WORK ITEM –
In the material below, find each line with the word "addon" and list it.

INFORMATION GIVEN –
-------

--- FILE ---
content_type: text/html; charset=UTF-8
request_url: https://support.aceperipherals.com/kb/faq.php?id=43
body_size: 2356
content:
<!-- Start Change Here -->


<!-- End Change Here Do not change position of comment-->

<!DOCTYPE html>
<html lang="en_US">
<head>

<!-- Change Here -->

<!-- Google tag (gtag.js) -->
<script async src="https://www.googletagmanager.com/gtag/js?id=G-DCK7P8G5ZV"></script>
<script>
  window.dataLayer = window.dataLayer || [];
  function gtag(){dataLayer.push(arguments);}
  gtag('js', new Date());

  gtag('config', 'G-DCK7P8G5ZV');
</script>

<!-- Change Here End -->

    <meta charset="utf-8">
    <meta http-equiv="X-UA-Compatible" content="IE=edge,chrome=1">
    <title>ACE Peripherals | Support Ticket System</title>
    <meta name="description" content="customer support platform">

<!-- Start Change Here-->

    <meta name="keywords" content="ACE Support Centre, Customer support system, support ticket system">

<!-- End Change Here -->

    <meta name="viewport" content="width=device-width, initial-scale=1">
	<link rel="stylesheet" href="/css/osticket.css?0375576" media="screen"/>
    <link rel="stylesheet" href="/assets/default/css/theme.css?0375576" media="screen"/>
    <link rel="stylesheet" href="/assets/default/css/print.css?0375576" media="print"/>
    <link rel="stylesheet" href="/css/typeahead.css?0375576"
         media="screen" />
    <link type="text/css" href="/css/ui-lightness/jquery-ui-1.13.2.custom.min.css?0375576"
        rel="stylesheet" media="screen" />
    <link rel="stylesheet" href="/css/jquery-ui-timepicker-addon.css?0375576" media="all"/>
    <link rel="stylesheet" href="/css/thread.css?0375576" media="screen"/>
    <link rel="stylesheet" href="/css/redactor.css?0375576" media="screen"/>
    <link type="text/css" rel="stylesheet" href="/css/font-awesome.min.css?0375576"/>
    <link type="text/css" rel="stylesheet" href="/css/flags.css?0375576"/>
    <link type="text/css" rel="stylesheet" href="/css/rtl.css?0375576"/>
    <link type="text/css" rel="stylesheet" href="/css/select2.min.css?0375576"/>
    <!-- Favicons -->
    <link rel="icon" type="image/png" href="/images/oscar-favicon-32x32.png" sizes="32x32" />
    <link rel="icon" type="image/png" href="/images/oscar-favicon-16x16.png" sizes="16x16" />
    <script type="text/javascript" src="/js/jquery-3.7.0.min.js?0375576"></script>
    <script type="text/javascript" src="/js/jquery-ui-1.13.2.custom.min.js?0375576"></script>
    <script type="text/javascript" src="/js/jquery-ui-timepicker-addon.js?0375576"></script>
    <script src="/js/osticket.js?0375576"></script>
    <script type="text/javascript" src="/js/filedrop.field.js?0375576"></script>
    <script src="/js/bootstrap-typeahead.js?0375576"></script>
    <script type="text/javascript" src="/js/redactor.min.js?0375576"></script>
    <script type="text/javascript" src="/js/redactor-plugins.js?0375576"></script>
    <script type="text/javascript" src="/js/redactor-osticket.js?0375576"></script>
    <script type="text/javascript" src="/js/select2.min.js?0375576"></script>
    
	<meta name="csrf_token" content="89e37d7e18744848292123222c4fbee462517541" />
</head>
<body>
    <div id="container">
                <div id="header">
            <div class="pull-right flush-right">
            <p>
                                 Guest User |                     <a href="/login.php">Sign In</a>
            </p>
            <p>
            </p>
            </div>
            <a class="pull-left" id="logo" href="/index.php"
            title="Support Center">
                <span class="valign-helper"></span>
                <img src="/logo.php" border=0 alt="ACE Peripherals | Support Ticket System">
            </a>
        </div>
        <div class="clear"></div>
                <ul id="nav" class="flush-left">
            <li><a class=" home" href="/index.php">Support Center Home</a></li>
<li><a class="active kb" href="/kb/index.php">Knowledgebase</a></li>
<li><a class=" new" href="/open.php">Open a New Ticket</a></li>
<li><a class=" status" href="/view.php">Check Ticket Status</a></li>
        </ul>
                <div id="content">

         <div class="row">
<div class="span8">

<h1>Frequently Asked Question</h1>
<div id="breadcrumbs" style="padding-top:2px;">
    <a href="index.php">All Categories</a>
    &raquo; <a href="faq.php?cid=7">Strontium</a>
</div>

-------

SOLUTION –
    <link rel="stylesheet" href="/css/jquery-ui-timepicker-addon.css?0375576" media="all"/>
    <script type="text/javascript" src="/js/jquery-ui-timepicker-addon.js?0375576"></script>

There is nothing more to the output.